Heskey has come to Birmingham, less than 50 miles away from Leicester where his career began as a 17-year-old after seven years as a junior at the club, but he does not accept that his departure from Liverpool is a retreat from the spotlight. His time at Liverpool, he says, had "come to an end". "We both decided that it was best if I left," he adds. Towards the end of Houllier's last season in charge, Heskey was often moved into the Liverpool midfield and rarely given 90 minutes in the forward line. Did he feel like he was singled out for the blame?

"I think so. I am an easy target because I am not going to say anything back and it came across like that towards the end," Heskey says. "It was from him [Houllier] sometimes. But you can't knock what he did there. Yes, he spent a little bit of money but the amount of trophies he won. He did do well. It came to an end. He obviously tried to hang on but you could never knock what he achieved. The only things he didn't win were the League and the Champions' League, they were the two big things. But he won everything else.

"I have played in the Champions' League and the Uefa Cup. It's great travelling all over Europe and playing against the best players out there. But, you know, this is another test for me to really do well and help push Birmingham even further. It's a challenge."

Heskey is happy at Birmingham. In fact, he can see similarities between his new club and Leicester - "the way everything is handled, it's like a family". His fondness for the team that gave him his first break, and to whom he donated a six-figure sum when they were in financial difficulty in 2002, is easy to detect. Leicester discovered him when he was playing for Ratby and Groby, a youth team in the city, and gave him a debut at 17.

"I do care about the club.

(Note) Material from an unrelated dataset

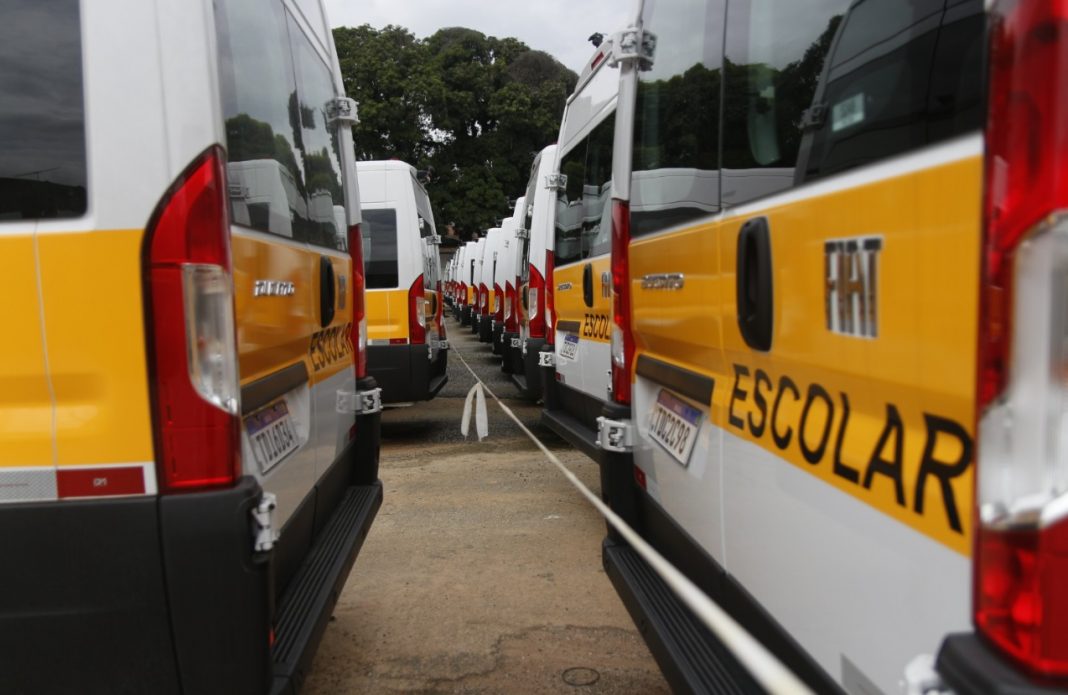 educacao-de-taubate-renova-frota-com-45-novas-vans-incluindo-modelos-adaptados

I have been there since I was nine and they did help me come through," he says. "I enjoyed my time there, I really did. There were a few bids for me before I actually left but I just didn't want to go, I didn't think it was the right time.

"In my career I've won four League cups, an FA Cup and a Uefa Cup. I think you are in the game to try to win what you can. Even when Leicester won the play-off final [1996] I thought that was a great achievement. I was 18 at the time and it was brilliant going to Wembley. It didn't matter that it was a play-off final, you got your little trophy. We won the Coca-Cola Cup the next year [1997] and the next season we were playing Atletico Madrid in the Uefa Cup - with Leicester."

With a four-year contract at Birmingham, the aim for Heskey is to establish his new side as a club that is capable of surviving at the top end of the Premiership. In the meantime he will watch the squad that Eriksson names for the England friendly against the Netherlands on 9 February with interest. Displacing Rooney in the England team is a Herculean task but Heskey is philosophical. "There are certain games that may not be going our way or he might be injured. There are different scenarios," he says. "Every game is different."

The key, you suspect, will be making Eriksson's squad for next year's World Cup when the generation of players that have served him over the past four years get their last chance at a major tournament. Heskey has done as much as any other for England's manager, but don't expect him to shout about it. "I'll just keep going. I'd like to go to the World Cup, but if it comes to me not going at least I can say I've already played in one," he observes. "I scored a goal at a World Cup as well. It was good."